The College Majors Most Likely To Marry Each Other
schnell writes: The blog Priceonomics has published an analysis showing students in which college majors end up marrying another student with that same major. Religious studies (with 21% of students marrying another studying the same field) tops the list among all students, followed by general science. Perhaps unsurprising is that some majors with gender disparities show a high in-major marriage rate among the less represented group — for example, 39% of women engineering majors marry a fellow student in their field, while among men 43% studying nursing and 38% studying elementary education do likewise. The blog concludes that your choice of major may unwittingly decide your choice of spouse, and depending on how well that field is paid, your economic future.
Seems to be this is more related with the gender distribution in each major more than anything else.
Engineering and sciences have a high percentage of males vs females. Therefore is logical to think that any woman in that field has a lot of possible partners to choose from.
The backwards can be said about Nursery. Mainly a female oriented vocation, any male nurse will have a rather large pool to select a partner from.
Seems pretty obvious, I 'unno...
Because computer science classes are not actually 90% male.... the actual figure is closer to 80%, depending on the institution. I believe the actual average number of male graduates from computer science is 82% in the USA.
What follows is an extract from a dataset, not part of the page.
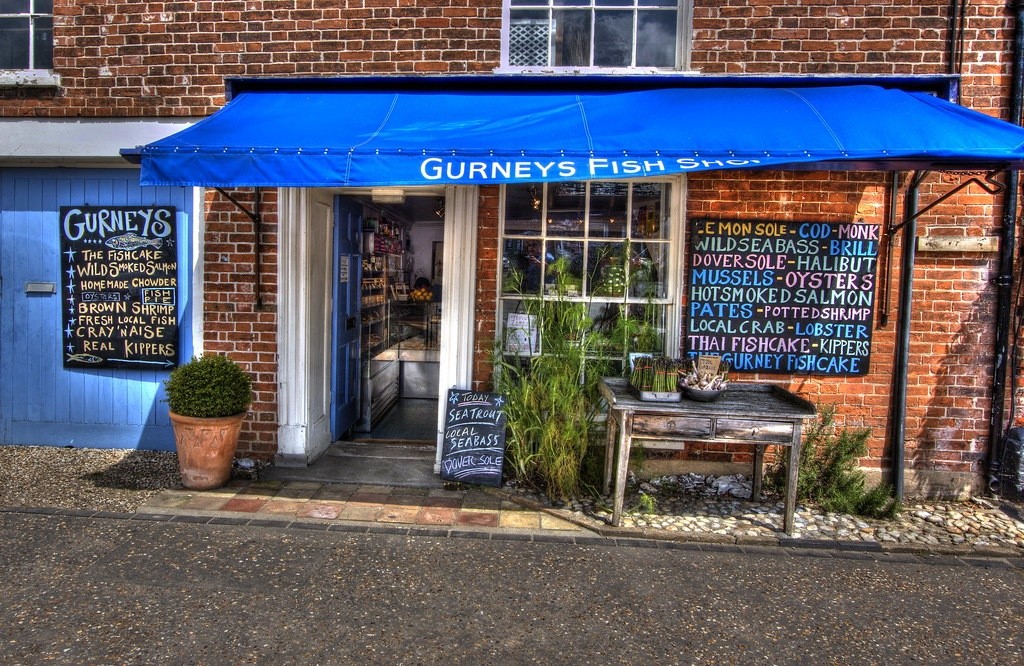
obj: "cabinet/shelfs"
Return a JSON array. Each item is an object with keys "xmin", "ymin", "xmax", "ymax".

Of course, that also suggests that computer science is an exceedingly likely place for a single woman who is interested enough in the field to have something in common with most of her peers in class is also quite likely to also find a mate. The exact opposite can be said for men.
This is anecdotal, but almost all of the women I knew while I was taking computer science eventually hooked up with someone else in class before graduation. I do not know how permanent those relationships were after graduation, however.
File under 'M' for 'Manic ranting'
I only show up for fashion tips.
Sleep your way to a whiter smile...date a dentist!
Most people I know started long term relationships with somebody they happen to spend time with, or that they are just nearby: same high school, same college, same circle of friends, same workplace. Study does not bring much information unless it is comparing likeliness of other situations like the ones I listed. Unfortunately I can only add anectodorial evidence. By the way, only a few ones were due to predatorial skills at night.
While many of your female co-students found a mate in the engineering class, and many of the male nursery students are now probably married to a nurse.
At least there'd certainly be more potential to turn your spouse into a "hot babe" (provided she's yearning to become part of your art). ;-}
This cannot stand. Two people with the same major marrying each other is completely against my just-now-made-up religion. It says that Frank (my just-made-up religions version of god) specifically wrote that "Thou shalt not lie with a fellow computer science major as you would with a psychology major".
The government needs to make a constitutional amendment to prevent people of the same major from marrying each other. After all, if we let two people with the same major marry, we're on a slippery slope to marrying dolphins with snack cakes. And then where will it end?
Yaz
People with confluent majors end up working side by side in the field.
I'm guessing it has something to do with that 80 some odd hours a week that a number of CS workers are forced into. When you have to spend 80% of your waking hours working, it kind of limits your dating pool.
An enigma, wrapped in a riddle, shrouded in bacon and cheese
The divorce rates for marrying in your major would be a much more interesting study. I would think engineering and CS would top that list.
Engineers have one of the lowest divorce rates. As an engineer married to another engineer, I believe there is a big benefit to having a spouse that has been trained to use logic and systematically solve problems. We settle most of our arguments by drawing Venn diagrams on a whiteboard. Having two six digit salaries helps too.
Same here. We think and solve problems similarly, so there isn't much "talking past each other" when we disagree. If a problem can be reasoned through, we usually come to agreement. If it's squishier, we both sort of recognize that it's probably not worth fighting to the death over. Money and worry about unemployment is never a problem, so we don't fight over it or nitpick how it's spent (in fact, we each have a mix of private and shared accounts after 10 years of marriage, and we each handle a subset of the household financees without much oversight from the other). Beyond that I suppose everything else is pretty normal, but those are two big issues that cause a lot of relationship trouble that work out to a pretty strong built-in advantage for us.
We're both pretty mellow people who don't usually get wound up about stuff that's not really important, but I'm not sure if that's just who we are or if it's associated with how we were educated and how we work. There seem to be certain types of people who genuinely get bored and need a certain amount of drama in their human interactions and will create it if it's not there. Those people seem to be less common in engineering, although I don't have a lot to quantify or support that. Those people are usually not fun to be around and seem like they'd be a nightmare to be married to.
An interesting anagram of "BANACH TARSKI" is "BANACH TARSKI BANACH TARSKI"
Come on Slashdot! This article should be titled "Most Incestuous Majors".